Pewnego dnia w domu jego
rodziców zatrzymał się pewien kaznodzieja, który przy
wieczerzy bardzo barwnie opowiadał o swoich wędrówkach.
Następnego ranka przyszły święty, wiedziony chęcią
poznania świata, w wieku ośmiu lat opuszcza potajemnie
rodzinny dom razem z
nieznajomym. Być może na jego
decyzję wpłynął klimat tamtej epoki- przecież trzy lata
wcześniej Krzysztof Kolumb odkrył dopiero Amerykę.
Rodzice
poszukiwali syna lecz daremnie. Kilka miesięcy później jego
matka zmarła z rozpaczy i tęsknoty, a ojciec porzuciwszy rolę
wstąpił do zakonu franciszkanów.
Po
20 dniach marszu chłopiec nie dał rady dalej iść, więc
tajemniczy nieznajomy zostawił chłopca w hiszpańskim mieście
Oropresa, powierzając go rodzinie hrabiowskiego rządcy.

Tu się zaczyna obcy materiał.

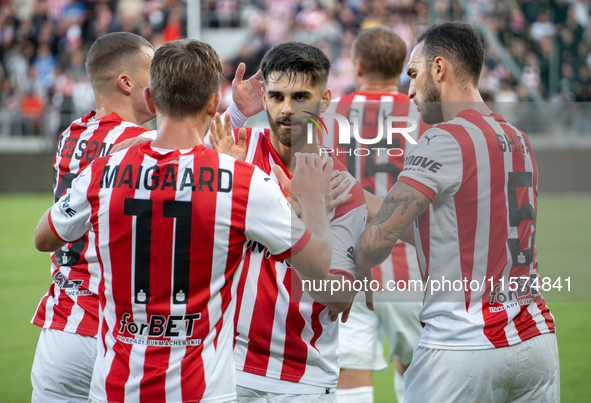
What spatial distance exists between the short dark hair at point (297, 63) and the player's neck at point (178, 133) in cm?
92

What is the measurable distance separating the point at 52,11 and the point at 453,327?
20703mm

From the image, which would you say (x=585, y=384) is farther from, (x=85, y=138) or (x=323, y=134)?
(x=85, y=138)

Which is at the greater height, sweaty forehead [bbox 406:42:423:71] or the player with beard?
sweaty forehead [bbox 406:42:423:71]

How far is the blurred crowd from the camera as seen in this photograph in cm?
1641

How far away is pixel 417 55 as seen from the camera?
288 cm

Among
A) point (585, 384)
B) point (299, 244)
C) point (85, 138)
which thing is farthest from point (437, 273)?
point (585, 384)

Przybrana rodzina pokochała chłopca i dbała o jego rozwój
duchowy. Tu spędził dużą część swego życia. Mały Jan
pomagał wypasając owce do dwudziestego roku życia. Był ogólnie
lubiany i ceniony. Przybrani rodzice tak się z nim zżyli, że
chcieli uczynić go swym spadkobiercą i oddać córkę jedynaczkę
za żonę.
Kiedy
jednak król Karol V Habsburg ogłosił wojnę z Francją, Jan
zaciągnął się do armii. Żołnierskie życie przytłumiło w
młodzieńcu wyniesione z domu uczucia religijne. Zdziczał i oddał
się rozpuście. Został wyrzucony z wojska za niedopilnowanie
składu splądrowanych łupów wojennych. Po trzydziestu latach
wraca w rodzinne strony i dowiaduje się o losie rodziców.

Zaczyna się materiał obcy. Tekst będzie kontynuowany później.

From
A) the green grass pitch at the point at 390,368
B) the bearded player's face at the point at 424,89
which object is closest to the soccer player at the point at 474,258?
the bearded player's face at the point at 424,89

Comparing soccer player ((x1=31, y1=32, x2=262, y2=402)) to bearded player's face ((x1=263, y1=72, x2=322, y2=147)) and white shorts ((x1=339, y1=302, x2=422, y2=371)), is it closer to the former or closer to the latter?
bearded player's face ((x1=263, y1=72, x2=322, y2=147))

Wstrząsa to nim do głębi. Z wielką skruchą odbywa spowiedź
z całego życia i udaje się z pielgrzymką do Compostelli na
grób św. Jakuba Apostoła.
Pchany religijną żarliwością udaje
się następnie do Afryki, do Ceuty, portugalskiej twierdzy leżącej
naprzeciw Gibraltaru, gdzie spotkał portugalskiego szlachcica,
wygnanego z żoną i czterema synami na Ceutę i zgodził się
zostać ich służącym. Przez jakiś czas pracą swych rąk
utrzymywał nie tylko siebie, ale i rodzinę swojego pana, gdy ten
stracił wszystkie środki do życia, ciężko pracując przy
budowie miejskich umocnień. Jednocześnie próbuje ewangelizować
arabów. Jednakże nie przynosi to spodziewanych efektów.
Spowiednik dla jego własnego dobra nakazał mu powrót do
Hiszpanii.
Św.
Jan udał się więc do Granady i tam otworzył sklepik z książkami
religijnymi i inną budującą literaturą. W uroczystość św.

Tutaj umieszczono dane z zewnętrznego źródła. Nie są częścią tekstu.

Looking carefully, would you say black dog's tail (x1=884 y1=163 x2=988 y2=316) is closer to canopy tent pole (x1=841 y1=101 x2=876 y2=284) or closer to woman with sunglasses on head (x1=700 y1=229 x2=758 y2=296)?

Sebastiana był w kościele na kazaniu św. Jana z Avila. Słowa
hiszpańskiego kaznodziei do głębi go przejęły. Poczuł w
sobie ogromną przemianę. Jeszcze tego samego dnia, powróciwszy
do domu, rozdał cały swój majątek biednym i udał się na plac,
gdzie bił się w piersi i wołał głośno błagając Boga o
przebaczenie tarzając się w błocie i rwąc włosy z głowy. Ludzie
myśląc, że to obłąkany wyzywali go i obrzucali błotem oraz
kamieniami. W końcu zaciągnęli go do zakładu dla umysłowo
chorych, gdzie przebywał w zamknięciu siedem miesięcy. Tam
zetknął się z nieludzkimi sposobami traktowania chorych.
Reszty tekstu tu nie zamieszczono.